*What you will do*:
Reproduce the whole listing below word for word, omitting the pictures.

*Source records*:
※
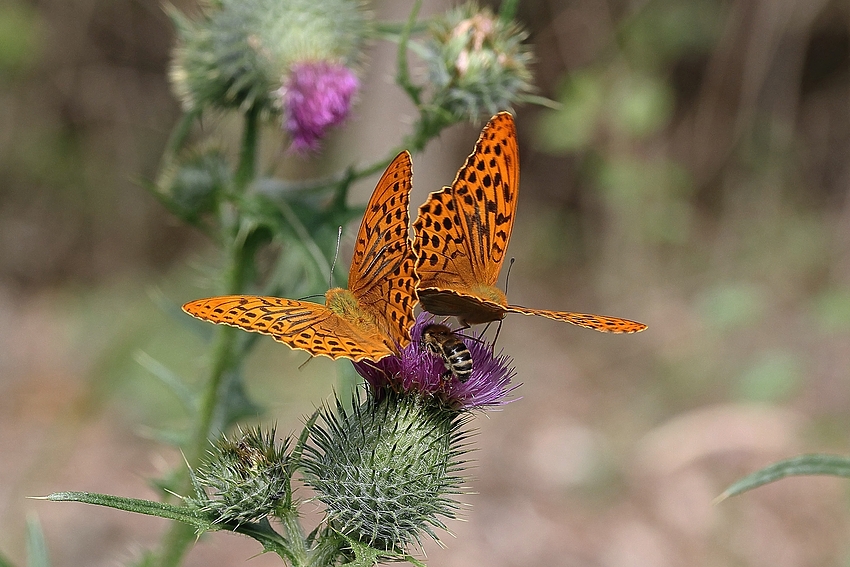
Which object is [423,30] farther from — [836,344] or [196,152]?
[836,344]

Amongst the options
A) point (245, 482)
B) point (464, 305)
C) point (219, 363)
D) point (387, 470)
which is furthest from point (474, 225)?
point (219, 363)

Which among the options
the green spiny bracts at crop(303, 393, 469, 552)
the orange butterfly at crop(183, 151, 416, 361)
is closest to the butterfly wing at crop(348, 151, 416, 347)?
the orange butterfly at crop(183, 151, 416, 361)

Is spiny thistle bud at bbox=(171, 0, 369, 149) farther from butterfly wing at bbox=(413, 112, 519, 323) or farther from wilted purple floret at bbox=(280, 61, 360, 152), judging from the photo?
butterfly wing at bbox=(413, 112, 519, 323)

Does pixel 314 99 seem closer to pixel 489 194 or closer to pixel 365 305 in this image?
pixel 489 194

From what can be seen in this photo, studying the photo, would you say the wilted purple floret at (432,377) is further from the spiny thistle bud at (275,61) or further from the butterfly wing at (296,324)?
the spiny thistle bud at (275,61)

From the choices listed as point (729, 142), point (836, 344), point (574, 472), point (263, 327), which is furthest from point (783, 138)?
point (263, 327)

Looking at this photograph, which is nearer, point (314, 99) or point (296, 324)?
point (296, 324)
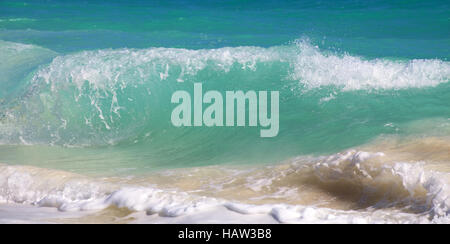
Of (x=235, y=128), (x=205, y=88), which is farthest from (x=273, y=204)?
(x=205, y=88)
※
*Written reply*:
Which object is [423,30] farther from — [836,344] or [196,152]?
[836,344]

Amongst the options
A) point (245, 482)
B) point (464, 305)
C) point (219, 363)
D) point (387, 470)
which is furthest from point (474, 225)?
point (219, 363)

Which among the options
the green spiny bracts at crop(303, 393, 469, 552)
the orange butterfly at crop(183, 151, 416, 361)
is closest to the butterfly wing at crop(348, 151, 416, 347)?
the orange butterfly at crop(183, 151, 416, 361)

Is spiny thistle bud at bbox=(171, 0, 369, 149) farther from butterfly wing at bbox=(413, 112, 519, 323) or farther from wilted purple floret at bbox=(280, 61, 360, 152), judging from the photo?
butterfly wing at bbox=(413, 112, 519, 323)

Does pixel 314 99 seem closer to pixel 489 194 or closer to pixel 365 305 in this image?
pixel 489 194

From what can be seen in this photo, studying the photo, would you say the wilted purple floret at (432,377) is further from the spiny thistle bud at (275,61) or further from the butterfly wing at (296,324)?
the spiny thistle bud at (275,61)

From the choices listed as point (729, 142), point (836, 344), point (574, 472), point (263, 327), which is furthest from point (783, 138)?
point (263, 327)

Looking at this photograph, which is nearer, point (314, 99) or point (296, 324)?
point (296, 324)
Of (x=235, y=128), (x=205, y=88), which is farthest from (x=273, y=204)?
(x=205, y=88)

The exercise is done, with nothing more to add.